January 29th 2019
After reading the St Catharines Standard I was pretty frustrated by the lack of understanding about the issues that are impacting autoworkers and the work that we autoworkers do. I posted the following response to the misguided commentary attacking the workers (we make too much money, the plant closure in Oshawa is some how our own fault, etc). I was pretty frustrated by the lack of understanding about the issues that are impacting autoworkers today and it is quite obvious most don’t understand the work that we autoworkers do.
After I posted my comments in the Standard I received messages from people I’ve never spoken to in my life telling me how much they appreciated it, how their family members once worked for GM, how they acknowledge the great work we do in our communities. I thought it would be appropriate to share my comments on Facebook and also on the website as it reflects the opinions of most young workers at GM.
1. New auto workers at GM start at $21.17 and begin a 10 year progression to top rate. This is because we are a union shop. This also increases wages at Toyota and Honda.
2. A Canada-wide boycott of GM simply jeopardizes the 4000 jobs in manufacturing that will remain if Oshawa closes. An estimated 6 jobs rely on 1 auto manufacturing job in our communities. That’s a potential 24,000 job impact. On top of those jobs are the thousands of sales and mechanic jobs.
3. There are hundreds of pipe fitters, tool makers, electricians, machine repairs people, etc that make up the skilled trades portion of GM employment. They are highly skilled and dedicated to maintaining the machinery that helps the production workers produce some of the best vehicle parts and vehicles in the world.
4. No matter how low the wages of a worker are – a company does not lower the price of its product. Case and point is GM. They now pay an average Mexican Auto assembler $2-$5 dollars/hour. They have been doing this for decades. Has the cost of your vehicle gone down? No.
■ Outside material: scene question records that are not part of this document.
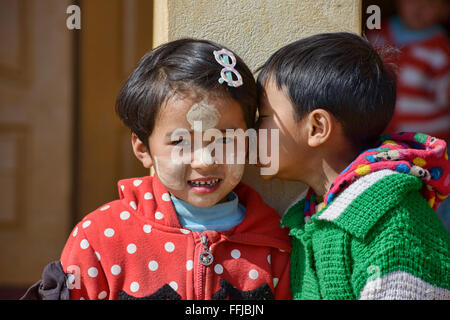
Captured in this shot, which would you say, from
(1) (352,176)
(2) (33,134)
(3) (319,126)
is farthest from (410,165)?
(2) (33,134)

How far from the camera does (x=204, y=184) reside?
1.63m

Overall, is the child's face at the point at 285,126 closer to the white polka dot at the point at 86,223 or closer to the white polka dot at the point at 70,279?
the white polka dot at the point at 86,223

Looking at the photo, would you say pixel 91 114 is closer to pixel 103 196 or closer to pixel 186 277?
pixel 103 196

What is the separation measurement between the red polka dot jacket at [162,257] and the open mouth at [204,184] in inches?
4.2

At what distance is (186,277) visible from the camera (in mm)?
1581

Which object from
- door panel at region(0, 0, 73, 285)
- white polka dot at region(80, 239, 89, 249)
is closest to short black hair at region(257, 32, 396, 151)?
white polka dot at region(80, 239, 89, 249)

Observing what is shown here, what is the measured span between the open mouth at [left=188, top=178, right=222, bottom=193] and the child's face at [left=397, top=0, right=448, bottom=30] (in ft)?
7.86

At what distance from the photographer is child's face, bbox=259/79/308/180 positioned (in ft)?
5.60

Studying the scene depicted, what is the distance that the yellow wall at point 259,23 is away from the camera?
188 centimetres

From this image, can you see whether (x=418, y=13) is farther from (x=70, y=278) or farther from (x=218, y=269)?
(x=70, y=278)

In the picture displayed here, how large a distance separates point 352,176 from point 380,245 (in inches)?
8.6
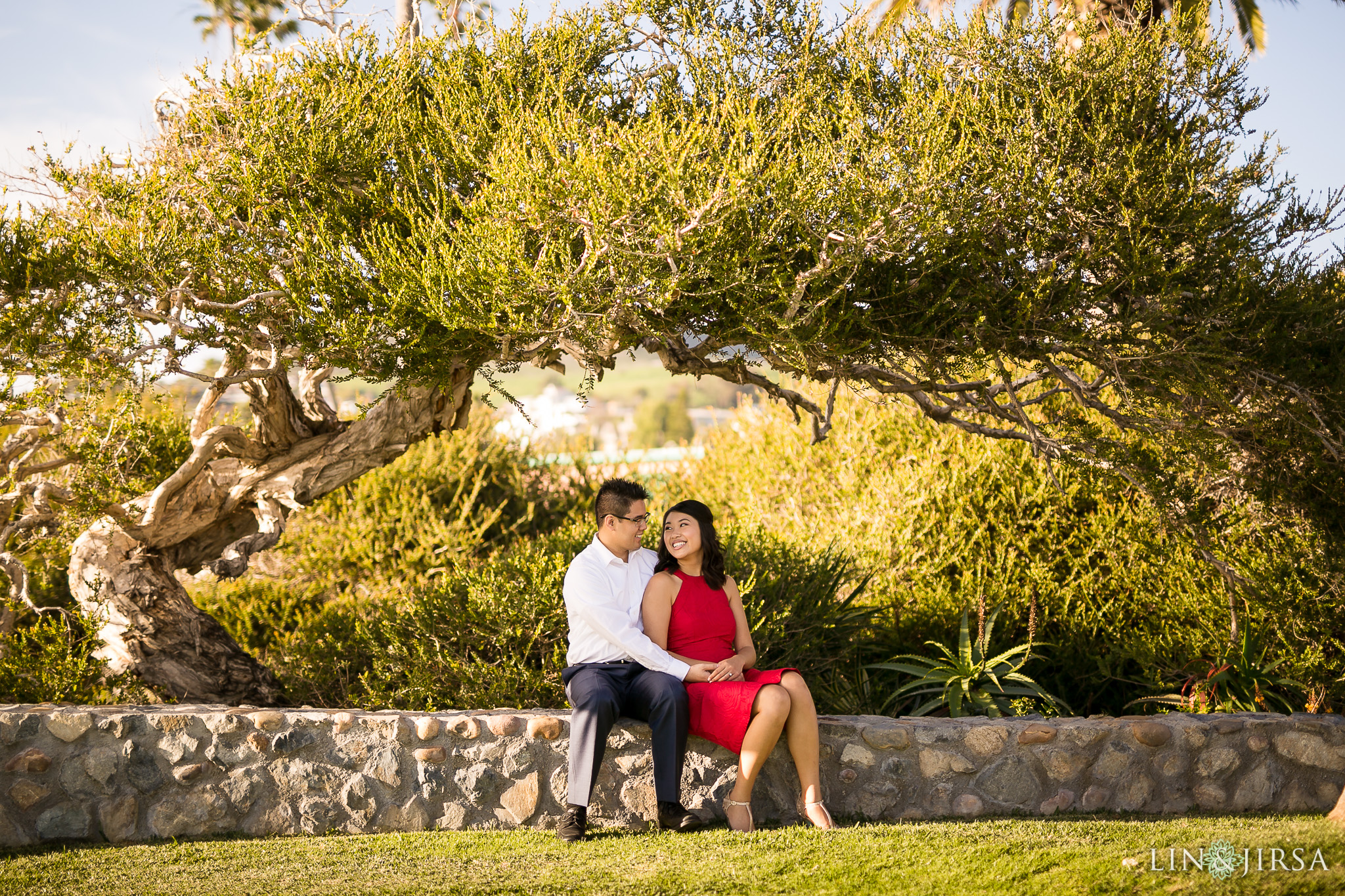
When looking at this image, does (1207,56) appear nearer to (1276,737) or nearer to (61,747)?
(1276,737)

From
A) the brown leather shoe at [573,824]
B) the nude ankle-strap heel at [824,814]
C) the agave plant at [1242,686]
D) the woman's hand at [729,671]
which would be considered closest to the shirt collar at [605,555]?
the woman's hand at [729,671]

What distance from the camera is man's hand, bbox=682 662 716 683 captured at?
14.4 feet

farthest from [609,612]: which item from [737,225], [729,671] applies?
[737,225]

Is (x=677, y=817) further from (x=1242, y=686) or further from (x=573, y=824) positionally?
(x=1242, y=686)

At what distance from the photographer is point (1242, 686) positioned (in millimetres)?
6156

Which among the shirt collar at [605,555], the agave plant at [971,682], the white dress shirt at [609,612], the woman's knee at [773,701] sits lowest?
the agave plant at [971,682]

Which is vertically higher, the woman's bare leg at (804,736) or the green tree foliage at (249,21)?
the green tree foliage at (249,21)

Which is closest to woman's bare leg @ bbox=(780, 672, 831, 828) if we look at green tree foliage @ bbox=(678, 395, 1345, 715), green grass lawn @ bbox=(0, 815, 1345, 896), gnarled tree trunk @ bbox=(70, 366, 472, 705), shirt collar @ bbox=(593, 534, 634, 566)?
green grass lawn @ bbox=(0, 815, 1345, 896)

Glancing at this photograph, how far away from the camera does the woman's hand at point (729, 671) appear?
442 centimetres

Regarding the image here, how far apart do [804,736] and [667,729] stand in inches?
23.1

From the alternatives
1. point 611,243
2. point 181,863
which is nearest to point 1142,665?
point 611,243

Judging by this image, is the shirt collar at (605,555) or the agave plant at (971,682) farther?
the agave plant at (971,682)

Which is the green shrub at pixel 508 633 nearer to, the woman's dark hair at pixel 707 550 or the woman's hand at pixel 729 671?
the woman's dark hair at pixel 707 550

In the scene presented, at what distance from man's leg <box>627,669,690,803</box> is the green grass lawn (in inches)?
8.5
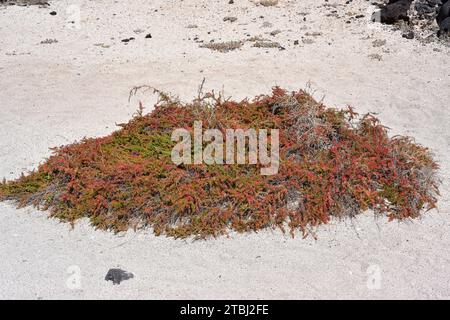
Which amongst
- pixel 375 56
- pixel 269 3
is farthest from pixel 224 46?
pixel 375 56

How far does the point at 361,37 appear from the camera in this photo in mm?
11789

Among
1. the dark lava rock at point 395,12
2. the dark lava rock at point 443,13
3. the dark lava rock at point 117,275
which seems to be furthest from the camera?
the dark lava rock at point 395,12

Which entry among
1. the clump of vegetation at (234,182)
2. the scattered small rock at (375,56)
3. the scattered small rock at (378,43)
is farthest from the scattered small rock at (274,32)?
the clump of vegetation at (234,182)

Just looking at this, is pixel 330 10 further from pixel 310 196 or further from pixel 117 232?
pixel 117 232

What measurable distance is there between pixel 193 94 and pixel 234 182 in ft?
12.7

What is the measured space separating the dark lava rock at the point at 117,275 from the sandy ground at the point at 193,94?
58mm

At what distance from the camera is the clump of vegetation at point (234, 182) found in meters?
5.71

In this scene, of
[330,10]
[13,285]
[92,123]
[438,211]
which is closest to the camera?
[13,285]

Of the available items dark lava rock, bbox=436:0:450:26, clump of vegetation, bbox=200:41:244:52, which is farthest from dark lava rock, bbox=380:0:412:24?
clump of vegetation, bbox=200:41:244:52

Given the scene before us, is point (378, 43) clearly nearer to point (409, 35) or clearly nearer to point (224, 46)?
point (409, 35)

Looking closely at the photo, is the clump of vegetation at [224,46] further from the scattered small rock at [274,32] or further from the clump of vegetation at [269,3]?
the clump of vegetation at [269,3]

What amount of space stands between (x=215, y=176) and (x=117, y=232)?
49.3 inches

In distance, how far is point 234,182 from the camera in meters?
5.89

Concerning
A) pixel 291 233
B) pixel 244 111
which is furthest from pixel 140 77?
pixel 291 233
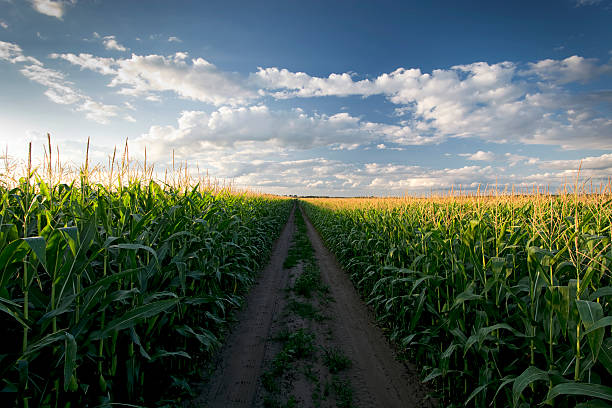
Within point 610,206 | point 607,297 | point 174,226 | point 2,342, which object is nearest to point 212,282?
point 174,226

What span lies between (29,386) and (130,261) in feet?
3.52

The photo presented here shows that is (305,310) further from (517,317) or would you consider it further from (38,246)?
(38,246)

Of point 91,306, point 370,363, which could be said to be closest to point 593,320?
point 370,363

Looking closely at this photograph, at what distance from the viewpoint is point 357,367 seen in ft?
14.0

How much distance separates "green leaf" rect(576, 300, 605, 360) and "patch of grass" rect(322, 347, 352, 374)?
311 cm

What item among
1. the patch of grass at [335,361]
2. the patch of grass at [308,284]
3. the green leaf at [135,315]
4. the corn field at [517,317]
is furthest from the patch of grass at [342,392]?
the patch of grass at [308,284]

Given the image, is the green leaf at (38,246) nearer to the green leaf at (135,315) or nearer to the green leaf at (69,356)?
the green leaf at (69,356)

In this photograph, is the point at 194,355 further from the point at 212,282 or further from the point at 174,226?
the point at 174,226

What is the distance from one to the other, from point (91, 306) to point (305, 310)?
4.67m

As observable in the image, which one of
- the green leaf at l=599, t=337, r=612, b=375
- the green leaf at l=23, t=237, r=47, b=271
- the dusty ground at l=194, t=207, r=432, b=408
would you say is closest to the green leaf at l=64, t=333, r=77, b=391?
the green leaf at l=23, t=237, r=47, b=271

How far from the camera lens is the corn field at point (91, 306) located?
1945 millimetres

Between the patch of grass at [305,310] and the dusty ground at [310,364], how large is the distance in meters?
0.02

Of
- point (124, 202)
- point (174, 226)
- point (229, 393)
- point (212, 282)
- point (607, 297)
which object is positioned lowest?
point (229, 393)

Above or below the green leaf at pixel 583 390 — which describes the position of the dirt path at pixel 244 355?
below
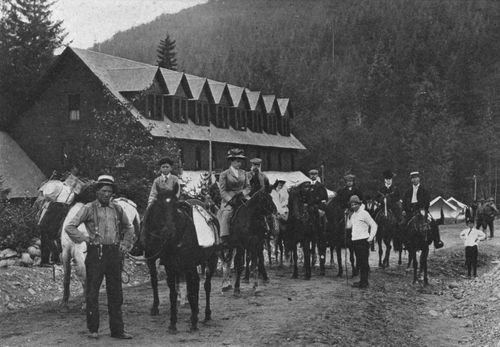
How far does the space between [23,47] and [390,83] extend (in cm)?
6509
No it hasn’t.
5. The average wage cost is calculated to be about 6% of the cost of a vehicle off the lot. Most of the cost is associated with overhead (engineering, advertising, management, etc). So wage cuts won’t save or create more jobs.
6. There used to be 10,000 (not including management) GM workers in St. Catharines. There are now 1,124 unionized employees and roughly 300 management/engineers.
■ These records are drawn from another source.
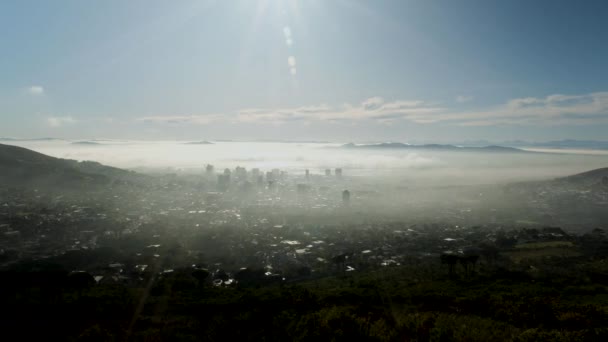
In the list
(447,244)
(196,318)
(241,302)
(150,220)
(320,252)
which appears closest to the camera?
(196,318)

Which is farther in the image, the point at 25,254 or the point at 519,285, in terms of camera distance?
the point at 25,254

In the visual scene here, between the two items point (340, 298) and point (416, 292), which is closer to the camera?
point (340, 298)

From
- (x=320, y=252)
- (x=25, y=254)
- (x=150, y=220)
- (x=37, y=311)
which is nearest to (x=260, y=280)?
Result: (x=320, y=252)

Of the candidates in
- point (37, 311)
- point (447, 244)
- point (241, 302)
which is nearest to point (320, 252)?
point (447, 244)

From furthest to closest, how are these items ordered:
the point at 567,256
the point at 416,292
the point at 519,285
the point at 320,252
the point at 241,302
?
the point at 320,252 < the point at 567,256 < the point at 519,285 < the point at 416,292 < the point at 241,302

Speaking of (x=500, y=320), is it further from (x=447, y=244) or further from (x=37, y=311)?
(x=447, y=244)

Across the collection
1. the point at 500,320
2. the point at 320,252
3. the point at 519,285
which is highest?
the point at 500,320

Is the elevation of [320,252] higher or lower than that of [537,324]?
lower

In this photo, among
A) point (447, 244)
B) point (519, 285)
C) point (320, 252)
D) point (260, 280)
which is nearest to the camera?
point (519, 285)

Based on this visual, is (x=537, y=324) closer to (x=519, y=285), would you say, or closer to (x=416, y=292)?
(x=416, y=292)
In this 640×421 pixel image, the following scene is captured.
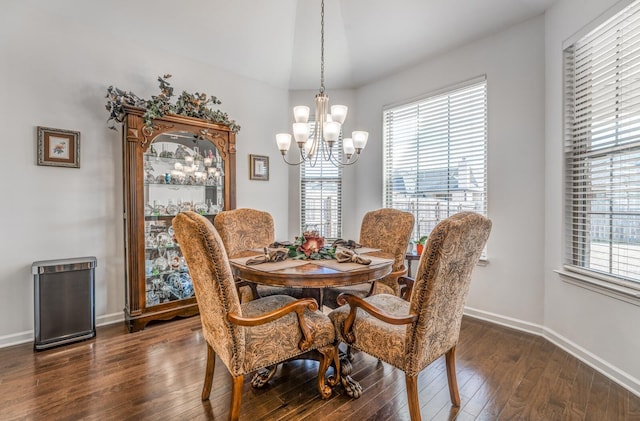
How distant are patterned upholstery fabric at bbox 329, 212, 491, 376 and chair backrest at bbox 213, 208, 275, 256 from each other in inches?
59.6

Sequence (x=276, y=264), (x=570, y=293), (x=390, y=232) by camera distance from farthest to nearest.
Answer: (x=390, y=232), (x=570, y=293), (x=276, y=264)

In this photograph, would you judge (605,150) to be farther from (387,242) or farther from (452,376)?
(452,376)

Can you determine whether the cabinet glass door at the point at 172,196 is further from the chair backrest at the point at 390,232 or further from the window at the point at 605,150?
the window at the point at 605,150

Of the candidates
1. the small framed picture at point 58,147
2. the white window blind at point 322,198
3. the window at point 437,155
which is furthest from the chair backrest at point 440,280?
the small framed picture at point 58,147

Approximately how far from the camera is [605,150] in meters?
2.33

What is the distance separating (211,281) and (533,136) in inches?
124

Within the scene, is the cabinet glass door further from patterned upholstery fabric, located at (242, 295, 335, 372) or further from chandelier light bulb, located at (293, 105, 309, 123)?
patterned upholstery fabric, located at (242, 295, 335, 372)

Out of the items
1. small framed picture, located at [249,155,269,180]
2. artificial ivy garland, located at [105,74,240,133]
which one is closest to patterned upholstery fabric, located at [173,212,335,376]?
artificial ivy garland, located at [105,74,240,133]

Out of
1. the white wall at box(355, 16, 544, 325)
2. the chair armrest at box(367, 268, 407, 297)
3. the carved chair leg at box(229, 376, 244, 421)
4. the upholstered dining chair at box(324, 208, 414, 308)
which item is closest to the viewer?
the carved chair leg at box(229, 376, 244, 421)

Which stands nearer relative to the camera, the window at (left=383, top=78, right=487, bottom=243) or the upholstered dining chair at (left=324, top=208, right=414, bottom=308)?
the upholstered dining chair at (left=324, top=208, right=414, bottom=308)

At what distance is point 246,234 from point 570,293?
2918 mm

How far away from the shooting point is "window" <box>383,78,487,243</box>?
3.31 metres

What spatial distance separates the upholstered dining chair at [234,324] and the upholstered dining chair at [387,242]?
69cm

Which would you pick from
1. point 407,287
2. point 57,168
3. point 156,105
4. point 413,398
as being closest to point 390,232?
point 407,287
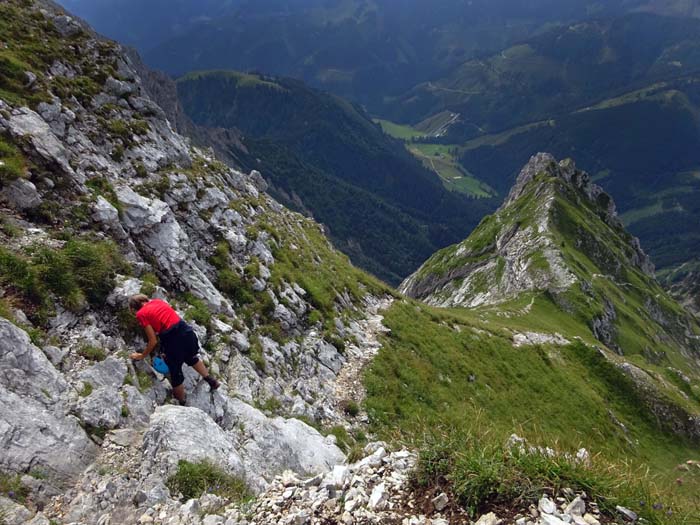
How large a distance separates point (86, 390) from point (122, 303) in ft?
12.6

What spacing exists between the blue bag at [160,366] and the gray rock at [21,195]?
27.5 feet

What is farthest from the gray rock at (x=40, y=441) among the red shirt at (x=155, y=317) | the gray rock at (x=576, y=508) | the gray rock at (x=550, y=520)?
the gray rock at (x=576, y=508)

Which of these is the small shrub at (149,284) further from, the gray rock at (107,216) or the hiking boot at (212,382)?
the hiking boot at (212,382)

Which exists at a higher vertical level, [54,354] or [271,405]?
[54,354]

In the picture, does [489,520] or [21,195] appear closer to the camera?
[489,520]

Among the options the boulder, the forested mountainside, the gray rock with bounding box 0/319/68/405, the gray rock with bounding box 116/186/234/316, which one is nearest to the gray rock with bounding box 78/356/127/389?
the forested mountainside

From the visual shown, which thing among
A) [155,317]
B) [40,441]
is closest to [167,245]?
[155,317]

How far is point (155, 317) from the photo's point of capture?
13.3 m

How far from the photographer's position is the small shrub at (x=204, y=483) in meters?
10.3

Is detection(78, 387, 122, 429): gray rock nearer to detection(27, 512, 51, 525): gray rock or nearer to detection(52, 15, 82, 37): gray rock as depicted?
detection(27, 512, 51, 525): gray rock

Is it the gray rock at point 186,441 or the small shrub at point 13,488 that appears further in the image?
the gray rock at point 186,441

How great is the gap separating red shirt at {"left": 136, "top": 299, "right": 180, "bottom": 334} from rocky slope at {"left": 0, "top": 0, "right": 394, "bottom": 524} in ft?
4.96

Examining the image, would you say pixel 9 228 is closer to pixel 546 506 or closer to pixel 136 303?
pixel 136 303

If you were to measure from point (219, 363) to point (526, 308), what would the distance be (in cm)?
6389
7. The Canadian public helped “bailout” GM to the tune of $10 billion dollars. At the time the Mexican government put forward $0. Yes, GM paid back the MAJORITY of the debt owed. The Trudeau government forgave the remainder, to the tune of nearly $2 billion dollars. Some people seem to have short memories, so allow me to remind you also that the Harper government sold back all shares the Canadian public had in GM – at a loss. Thus giving up all bargaining power.
8. A further history lesson: Canada and the United States enjoyed the mutual benefit of the Auto-Pact, which created roughly 75,000 good paying middle class jobs in auto. Not including all the spin-off jobs. In 1999 the World Trade Organization, under pressure from companies in Europe and Japan, ruled the Auto-Pact discriminated against foreign automakers.
Canada and the US dissolved the Auto-Pact in 2001, removing the production to sales quota and replacing it with content rules under NAFTA. Those content rules stated that 62.5% of a vehicle be made in North America. That is when the strongest shift to produce in Mexico began – killing Canadian jobs.
9. Until the Harper government only about 4 free trade deals had been signed. 3 if you consider the US FTA and NAFTA were essentially the same beast, changing only with the addition of Mexico.
The Harper government signed roughly 9 free trade agreements while in power. Each of which was supported by Harper on the basis that the market would decide what was best (again jeopardizing Canadian jobs).
These free trade deals were not reciprocal in any way shape or form. Example; Korea ships roughly 250 vehicles to Canada to our 1. That’s a 250:1 ratio of imports to exports.
What we need is reciprocal trade deals and activist governments. Germany has 20% shares in some auto companies, holding them accountable to maintaining a German footprint. I think it is disappointing that some Canadians are blaming the workers. Again, our wages make up 6% of the cost of a vehicle. We could work for 1$ and the cost of a vehicle would remain unchanged. We need to be holding governments that run on promises of maintaining and building the middle class (Federal) and being “For the People” (Provincial) accountable to their promises.
Also, in the last 60 years, because of optional payroll deductions, GM St. Catharines workers have donated roughly $30 million to the United Way alone. GM St. Catharines workers, again through payroll deductions, raised $450,000 towards the construction of Brock University. The largest single donation at the time, which in turn got shovels in the ground – establishing an educational institution that employs roughly 3000 workers in our community.
Stop attacking the workers. We are your neighbours and care about our communities. We want anyone and everyone to have an opportunity to work a good job, have benefits, a pension, and build a stable wholesome future.
Start rallying with us to force stronger government support for more middle class jobs.